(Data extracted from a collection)

■ ■ ■ ■

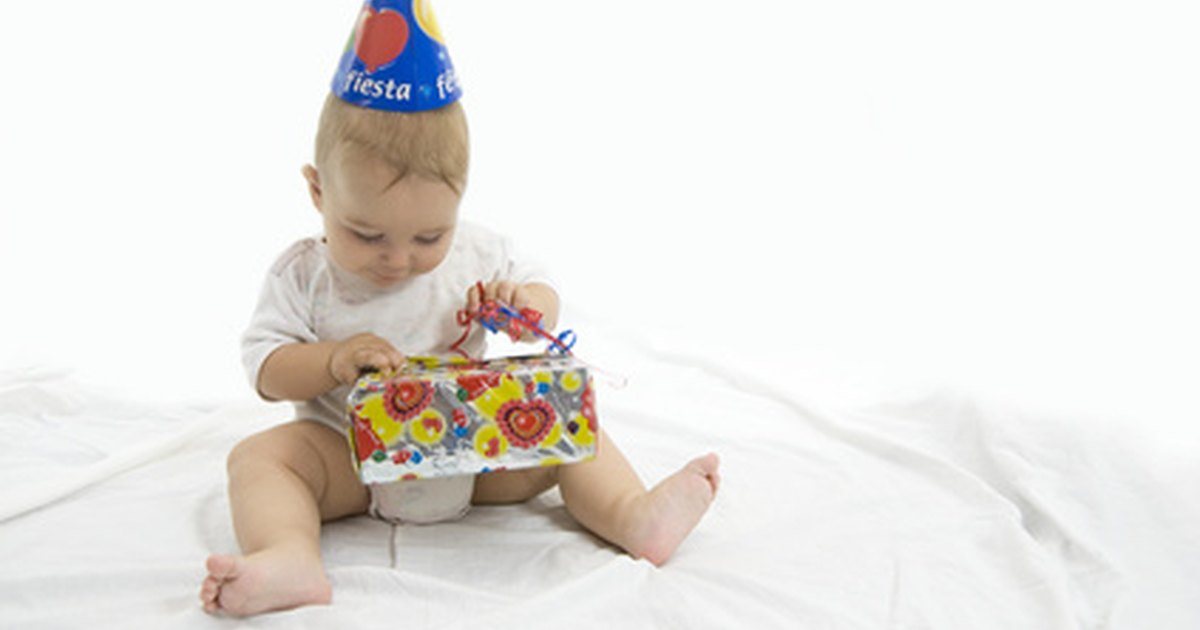 Ideas For A One Year Old Boy 39 S Birthday Cake Ehow Uk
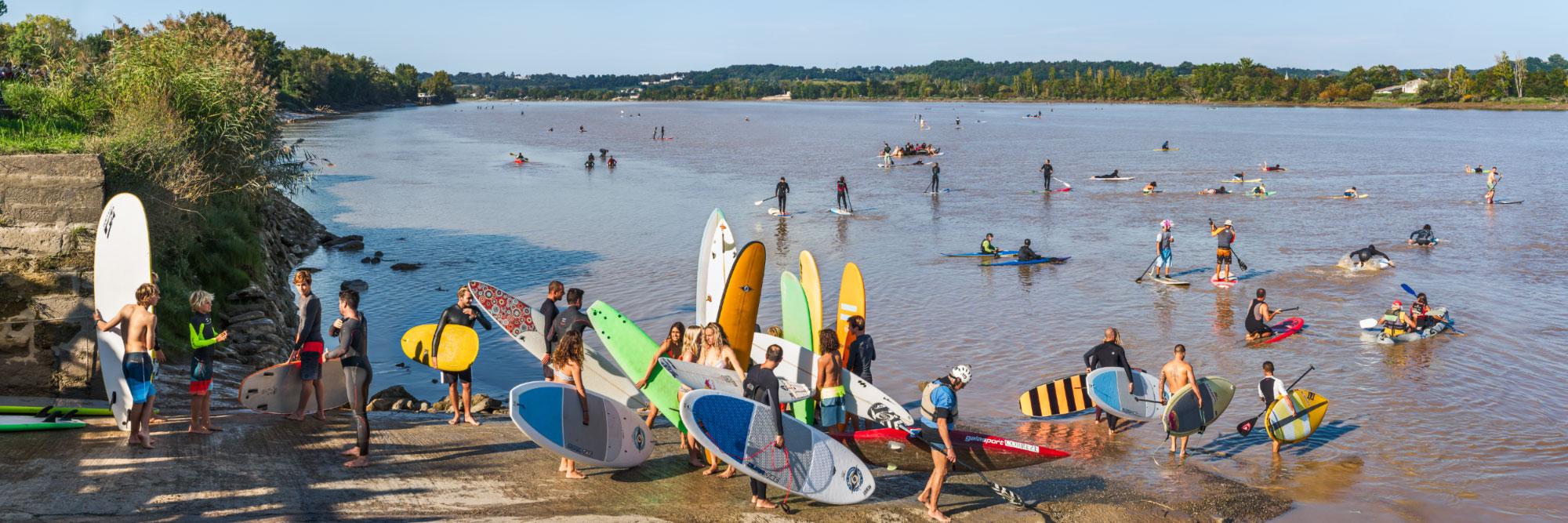 Surfeurs se préparant pour le mascaret sur la Dordogne, Saint-Pardon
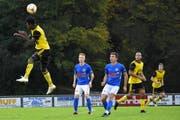 Der FC Altdorf mit Jessy Nimi (links) fahren gegen den FC Hochdorf einen 4:3-Auswärtssieg ein. (Bild: Ronny Arnold, Hochdorf, 12. Oktober 2019)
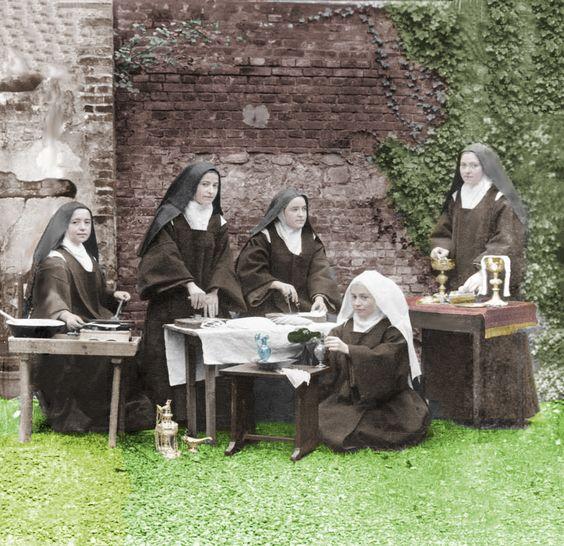 Foto de Santa Terezinha e suas irmãs preparando as hóstias e vinho.... restaurada e colorizada depois no photoshop...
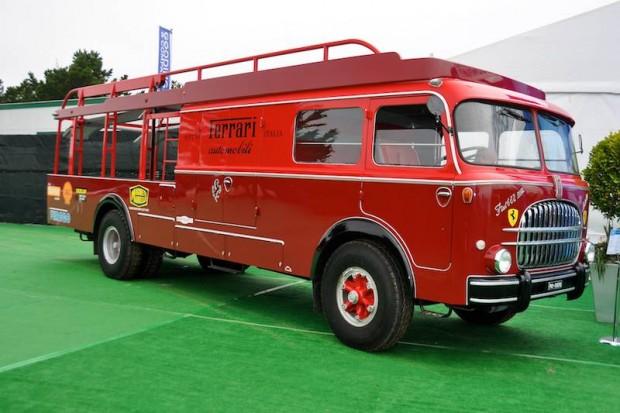 1959 Fiat Tipo 682/RN-2 Transporter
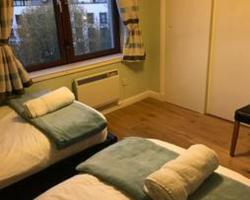 Edinburgh City Centre Old Town Holiday Apartment (Free Parking)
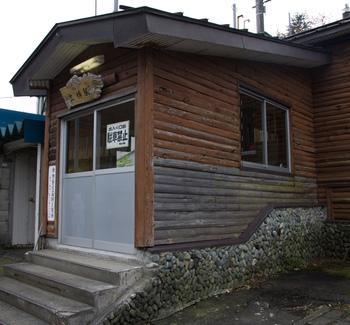 群馬県高崎駅と新潟県宮内駅を結ぶ上越線沿線の土樽駅は、1933年に開業された無人駅です。丸太小屋のような駅舎が可愛らしく、周囲の美しい景色と融和しています。
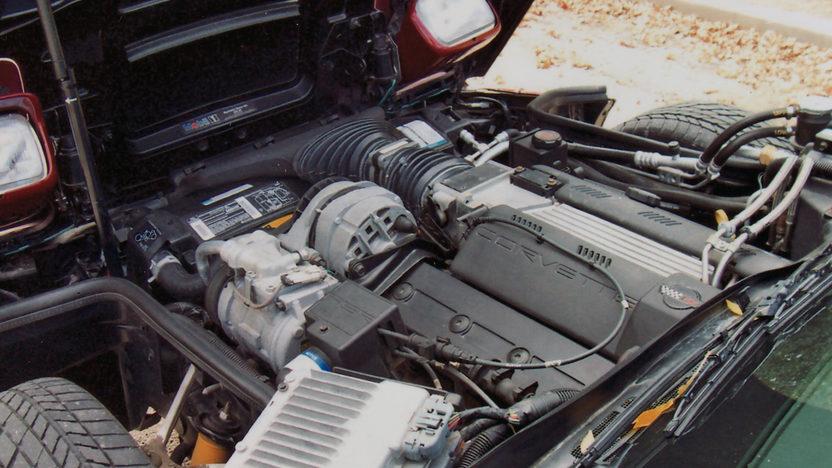 1995 Chevrolet Corvette Convertible LT1, Automatic presented as lot F87 at Kansas City, MO 2011 - image5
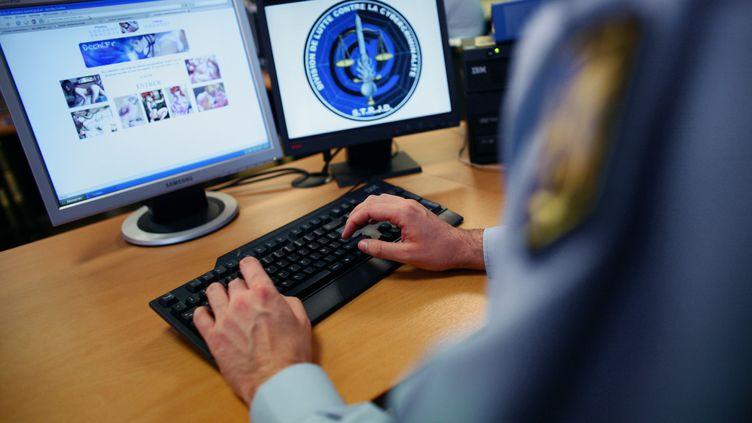 Un gendarme de la Division de lutte contre la cybercriminalité. (THOMAS COEX / AFP)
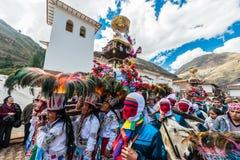 Парад перуанские Анды Pisac Перу Virgen del Кармена стоковое фото rf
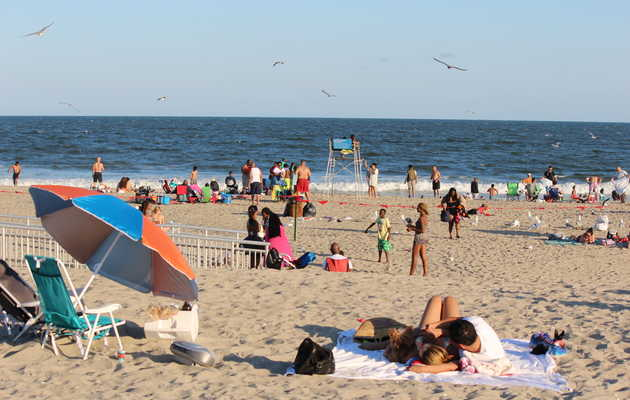 How to Have the Perfect Rockaway Beach Day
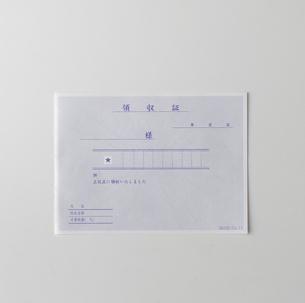 白い背景の領収書の写真素材 [FYI01485082]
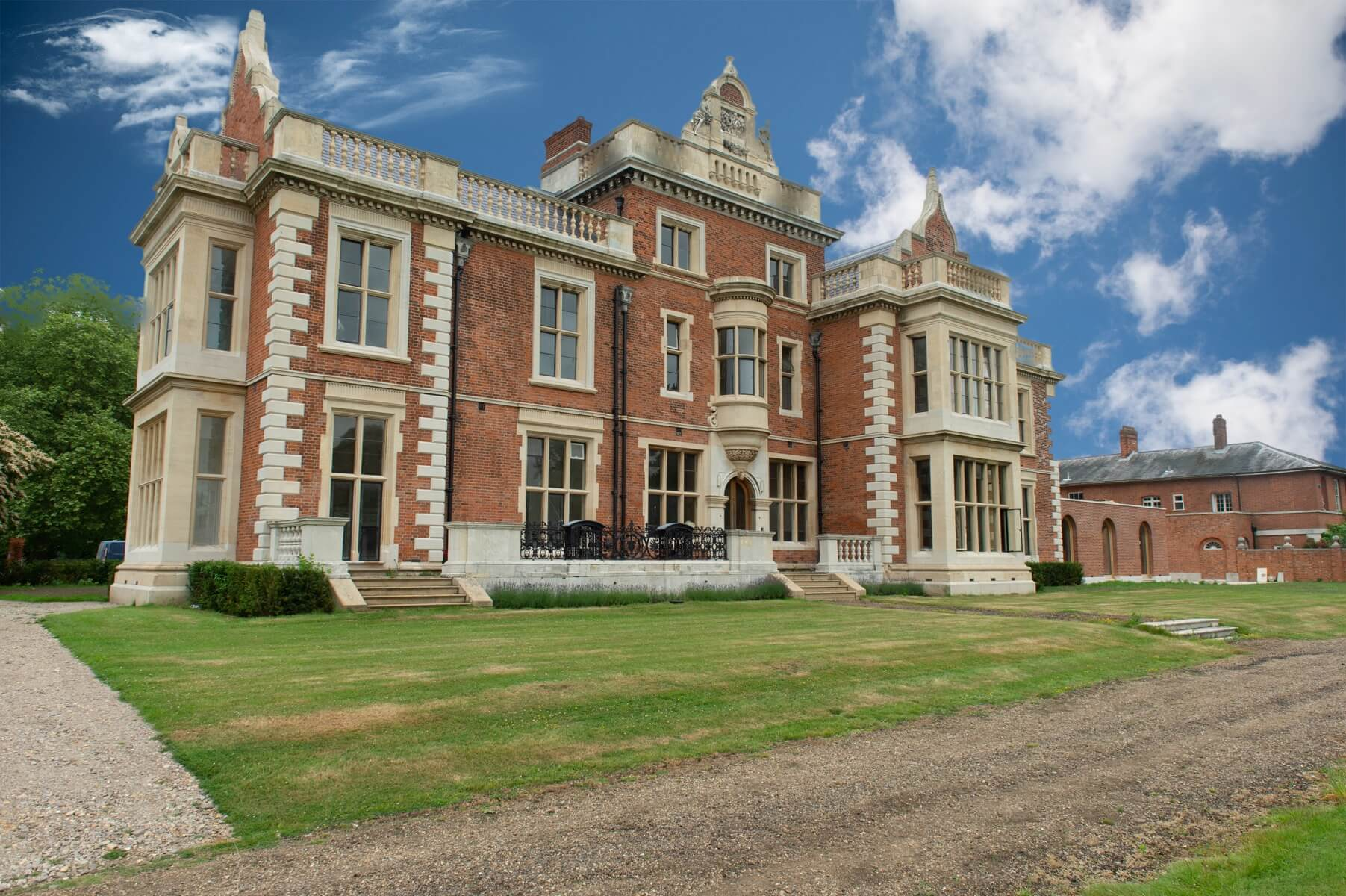 Barrington Hall001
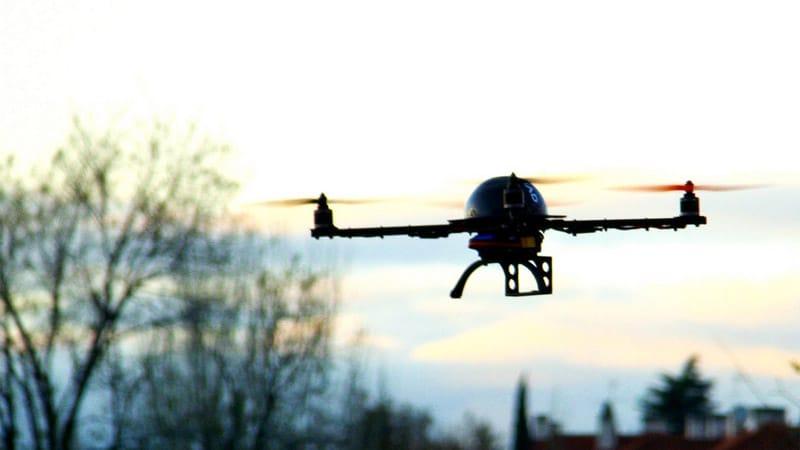 Drones au-dessus des centrales nucléaires : où sont les journalistes ?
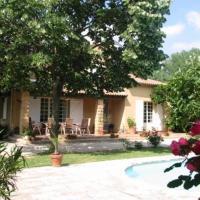 Hotel Pictures: Holiday home Villa Acacia, Saze
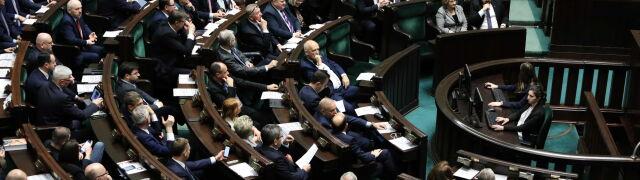 Sejm zdecydował o pilnych zmianach budżetowych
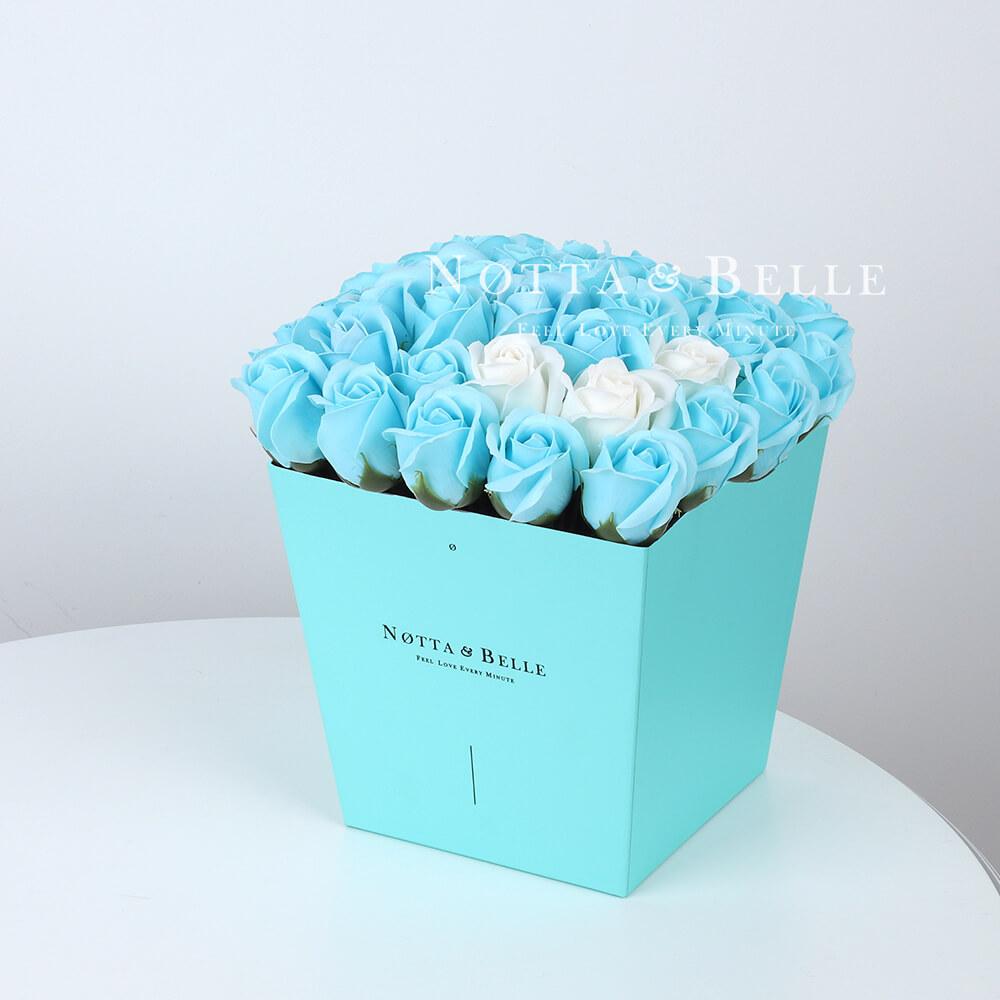 Мыльный букет голубого цвета №443 из 35 розы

■ ■ ■ ■

WHAT THIS TASK INVOLVES =
An exact copy of all the records is required, with the pictures omitted.

OUTPUT =
 Ideas For A One Year Old Boy 39 S Birthday Cake Ehow Uk
 Surfeurs se préparant pour le mascaret sur la Dordogne, Saint-Pardon
 Der FC Altdorf mit Jessy Nimi (links) fahren gegen den FC Hochdorf einen 4:3-Auswärtssieg ein. (Bild: Ronny Arnold, Hochdorf, 12. Oktober 2019)
 Foto de Santa Terezinha e suas irmãs preparando as hóstias e vinho.... restaurada e colorizada depois no photoshop...
 1959 Fiat Tipo 682/RN-2 Transporter
 Edinburgh City Centre Old Town Holiday Apartment (Free Parking)
 群馬県高崎駅と新潟県宮内駅を結ぶ上越線沿線の土樽駅は、1933年に開業された無人駅です。丸太小屋のような駅舎が可愛らしく、周囲の美しい景色と融和しています。
 1995 Chevrolet Corvette Convertible LT1, Automatic presented as lot F87 at Kansas City, MO 2011 - image5
 Un gendarme de la Division de lutte contre la cybercriminalité. (THOMAS COEX / AFP)
 Парад перуанские Анды Pisac Перу Virgen del Кармена стоковое фото rf
 How to Have the Perfect Rockaway Beach Day
 白い背景の領収書の写真素材 [FYI01485082]
 Barrington Hall001
 Drones au-dessus des centrales nucléaires : où sont les journalistes ?
 Hotel Pictures: Holiday home Villa Acacia, Saze
 Sejm zdecydował o pilnych zmianach budżetowych
 Мыльный букет голубого цвета №443 из 35 розы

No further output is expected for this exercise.